Ahmed diye bir delikanlı, sağ bacağı kopmuş, sağ gözünü de kaybetmiş. Yüzünün her yeri yara içinde. Biz oradayken bağırışlarını duyduk. Meğer uyandığında bacağını göremediğinde hep krize giriyormuş. Mecburen yoğun bakıma aldılar. Onun dışında yetişkin yaralıların da durumları iyiye gidiyor. Maşallah yüzleri gülüyordu.
“Bizim çocuklarımızın oyunu savaş” dedi bir refakatçi. Kendisi de psikolojik tedavi görüyormuş. Uçak seslerinden dahi çok korkuyorlar. Çocuklar da hakeza, gece uçak sesi duyduklarında ağlayarak uyanıyorlarmış.
Onlarla ilgilenen çok fazla gönüllü var. Bu beni çok mutlu etti. İhtiyacınız var mı diye sorduk her birine, “elhamdülillah” dedi hepsi. Gönüllülerin şefi her türlü ihtiyacı kaydediyor. Bir şeye ihtiyaç olduğunda kendisi inşallah bana bildirecek.
Ziyaret etmek isteyen olursa, ziyaret saatinde gitmeleri büyük önem arz ediyor. Hastane yönetimi oldukça sıkı kurallara sahip. Bir de ziyarete gelen çok olduğu için ufak kargaşalar çıkabiliyor. Bilmenizde gerek var diye düşündüm.
Maha; Evlerine düşen bomba sonucu harabeye dönen evlerinde iki kardeşi gözleri önünde vefat etmiş. Annesine evden çıkmaları gerektiğini, kalırlarsa öleceklerini söylemiş. Evden çıkamadan ikinci bir saldırı ile annesi de gözleri önünde şehit olmuş. “Kendime geldiğimde etrafı izliyordum ama ellerimi ve ayaklarımı oynatamıyordum. O an anlam veremedim” şeklinde anlatıyor. Maha’nın boyundan aşağısı şimdi felç. Aşağıda şuan ne durumda yazmıştım.

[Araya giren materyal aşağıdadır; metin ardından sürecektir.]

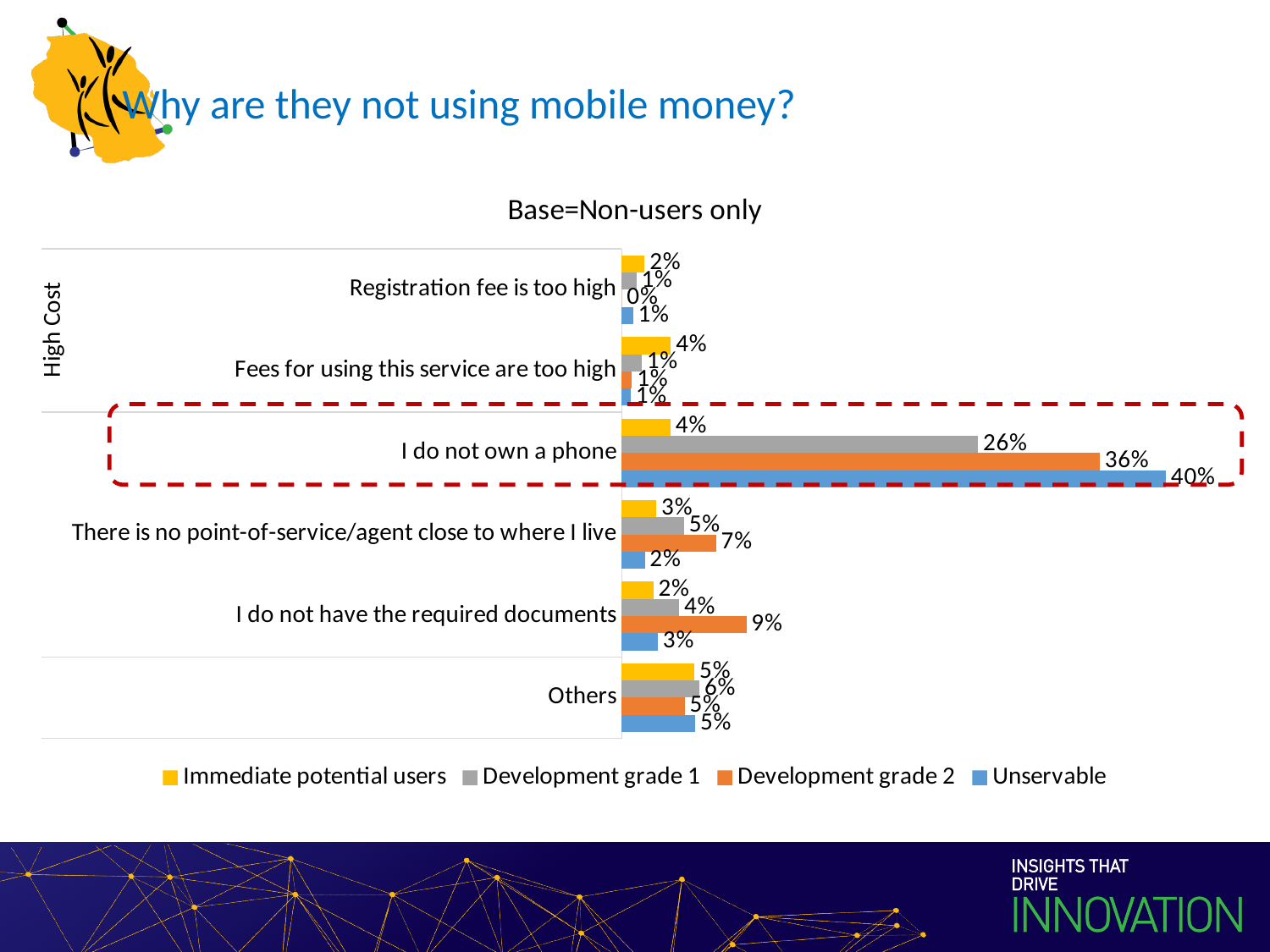
What kind of chart is shown on the slide? bar chart How many series does the legend list? 4 What is the difference between the Unservable and Immediate potential users values for "I do not own a phone"? 36% What is the title of the chart? Base=Non-users only What is the value for Development grade 2 for "Registration fee is too high"? 0% Which is larger for "There is no point-of-service/agent close to where I live": Development grade 2 or Unservable? Development grade 2 What is the value for Development grade 2 for "I do not have the required documents"? 9% What is the value for Development grade 2 for "I do not own a phone"? 36% What is the value for Development grade 1 for "I do not own a phone"? 26% What is the value for Unservable for "I do not own a phone"? 40% Which category has the highest value for Unservable? I do not own a phone How many reason categories are plotted on the chart? 6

Serra; Gözlerinin önünde babasının şehit olduğunu görmüş. Bombalardan kaçarken babası Serra’yı kucağında taşıyormuş. Bombayla yere yığılmışlar. Babasını kanlar içinde görünce şok girmiş. Şimdi psikolojik olarak da kötü durumda. Annesine “her yer yine kırmızı oldu, kan oldu” diyormuş.
Rayna; Durumu en iyi olanı Rayna. Maşallah kısa zamanda taburcu olacak inşallah.
Ziyad; Henüz yürüyemiyor Ziyad. Tedavisi sürüyor.
Gazzeli yaralıların bulunduğu hastaneler:
- Pendik, Marmara Eğitim ve Araştırma Hastanesi
- Kartal, Dr. Lütfi Kırdar Eğitim ve Araştırma Hastanesi
Ziyaret edip kardeşlerimize moral verelim, biz de duyarlılıklarımızı tazeleyelim inşaallah.